|
|
|
|
|
by godelski
661 days ago
|
|
I think your confusing capacity with the training dynamics. Capacity is autological. The amount of information it can express. Training dynamics are the way the model learns, the optimization process, etc. So this is where things like regularization come into play. There's also architecture which affects the training dynamics as well as model capacity. Which makes no guarantee that you get the most information dense representation. Fwiw, the authors did also try distillation. |
|
> With enough computation, your neural net weights would converge to some very compressed latent representation of the source code of DOOM. Maybe smaller even than the source code itself? Someone in the field could probably correct me on that.
And they're not wrong! An ideally trained network could, in principle, learn the data-generating program, if that program is within its class of representable functions. I might have a NN that naively looks like it takes up GBs of space, but it might actually be parameterizing a much simpler function (hence our ability to prune/compress the weights without performance loss - most of the capacity wasn't being used for any interesting computation).
You're right that there's no guarantee that the model finds the most "dense" representation.
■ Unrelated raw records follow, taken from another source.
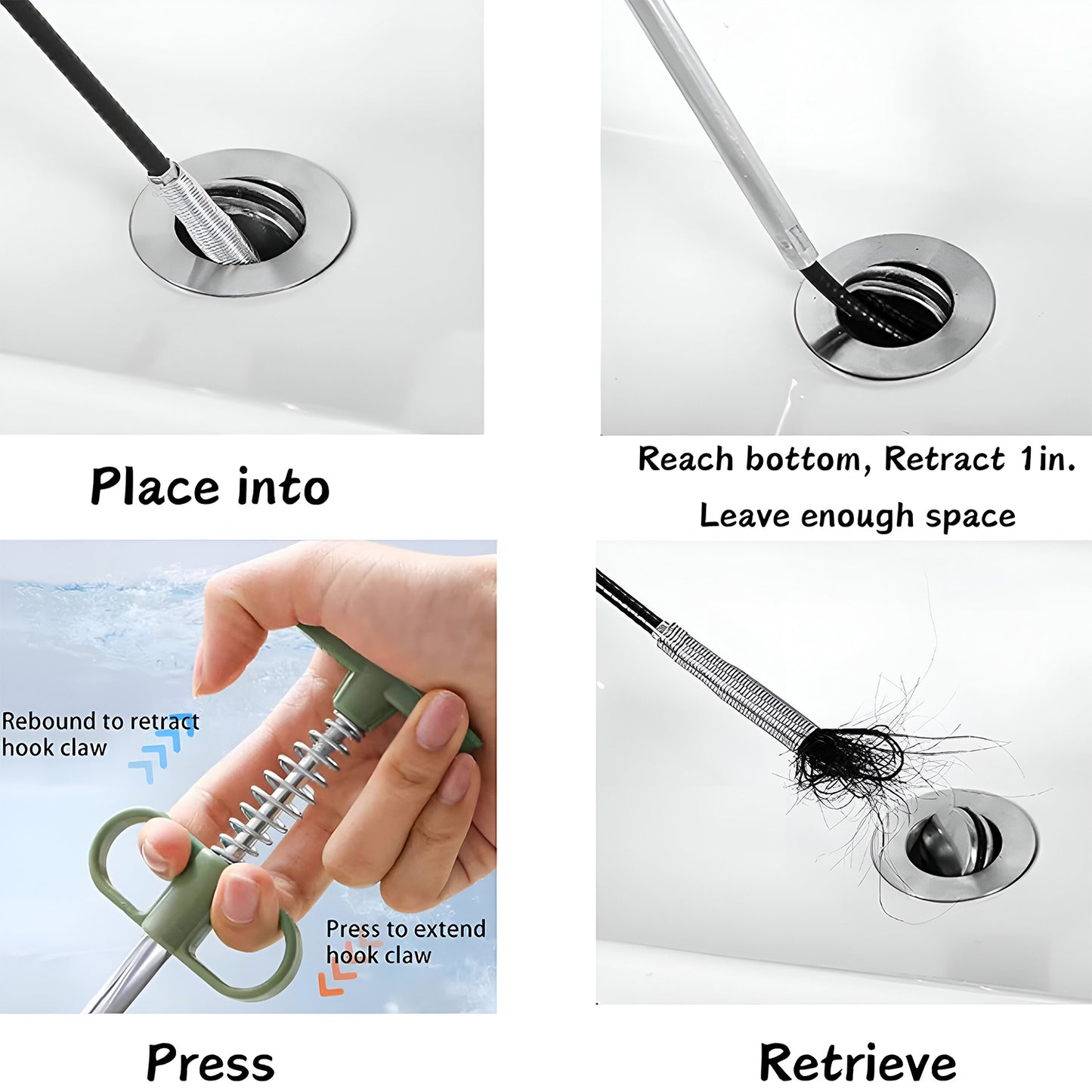 Place into

Reach bottom, Retract 1in.
Leave enough space

Rebound to retract hook claw

Press to extend hook claw

Press

Retrieve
The goal of regularization is to encourage that, though!
All over the place in ML there are bounds like:
test loss <= train loss + model complexity
Hence minimizing model complexity improves generalization performance. This is a kind of Occam's Razor: the simplest model generalizes best. So the OP is on the right track - we definitely want networks to learn the "underlying" process that explains the data, which in this case would be a latent representation of the source code (well, except that doesn't really make sense since you'd need the whole rest of the compute stack that code runs on - the neural net has no external resources/embodied complexity it calls, unlike the source code which gets to rely on drivers, hardware, operating systems, etc.)